Die Akzeptanz von Grundwerten wie etwa Gleichberechtigung oder auch das Recht auf Bildung müsse stärker durch die Gesellschaft eingefordert werden, betont die deutsche Journalistin und Bestseller-Autorin Düzen Tekkal: „Wenn jemand seine Tochter nicht zum Schulausflug schickt, verstößt er vielleicht nicht gegen das Gesetz, er ist aber auch nicht integriert. Es braucht hier mehr Konsequenz seitens Staat und Gesellschaft. Wir müssen klarmachen, dass bei uns andere Regeln gelten. Dass die Vermittlung von Wissen über allem steht – über der Kultur und ganz sicher über der Religion.“ Dafür müsse man – besonders bei der Integration muslimischer Mädchen – zuerst bei den Eltern ansetzen und deutlich machen, wie zentral Bildung für den weiteren Lebensweg ihrer Kinder ist: „Bildung führt zu einer Form von Freiheit, Bildung kann emanzipieren. Dabei sollten alle Kinder dieselben Chancen haben und diese müssen wir ihnen ermöglichen.“

Walach: „Es braucht Sanktionen für Eltern, die Bildungserfolg behindern“

Wie entscheidend die Rolle der Eltern für den Bildungserfolg von Kindern ist, weiß auch NMS-Direktorin Andrea Walach: „Der Grundstein für die Bildung wird im familiären Umfeld gelegt. Wenn Eltern allerdings ihre Kinder in ihrer Entwicklung behindern, wird der Bildungserfolg gering ausfallen.“ Die Pädagogin erlebt seit Längerem eine zunehmende Bildungsfeindlichkeit unter Eltern. Religiöse Vorschriften hätten oft Vorrang, Bildung wird hintangestellt: „Besonders die Mädchen werden dadurch benachteiligt. Sie dürfen nicht auf Projektwoche mitfahren oder am Schwimmunterricht teilnehmen. Wir fordern das aber ein, das ist schließlich Teil des Lehrplans und zum Wohl der Kinder. Es braucht hier mehr Konsequenz: Wenn Eltern den Schulbesuch ihrer Kinder behindern, dann müssen Sanktionen für die Eltern folgen“, fordert Walach.
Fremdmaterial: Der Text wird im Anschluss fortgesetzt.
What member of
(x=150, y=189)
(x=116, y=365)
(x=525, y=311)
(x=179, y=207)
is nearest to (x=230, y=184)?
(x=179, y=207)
Ramadani: „Kopftuchverbot in Schulen wichtig“

Dass muslimische Mädchen immer öfter durch restriktive und bildungsfeindliche Zwänge und Vorschriften ihres familiären Umfelds beim Bildungserfolg behindert würden, kritisiert die deutsche Frauenrechtlerin Zana Ramadani. „Es kann nicht sein, dass Teile des Lehrplans wie etwa der Schwimmunterricht oder der Biologieunterricht abgelehnt werden. Wichtig ist ein Kopftuchverbot in Schulen. Wenn man einem Mädchen bereits im Kindesalter ein Kopftuch anlegt und so von ihm ein gewisses Verhalten erwartet, nimmt man ihm das Recht auf eine freie Entwicklung und Selbstbestimmung“, so Ramadani. Diese Selbstbestimmung und Freiheit müsse den Mädchen aber gerade in der Schule vermittelt werden: „Als Gesellschaft müssen wir vermitteln, welche liberalen Werte uns ausmachen – besonders Jugendlichen. Diese Arbeit dürfen wir nicht – wie in der Vergangenheit – muslimischen Verbänden überlassen, die etwa Geschlechtertrennung vermitteln“, betont Ramadani. Nur so könne Segregation in der Schule, zunehmender Bildungsfeindlichkeit der Eltern, aber auch der Unterdrückung von Mädchen, die aus stark patriarchalen Strukturen kommen, etwas entgegengesetzt werden.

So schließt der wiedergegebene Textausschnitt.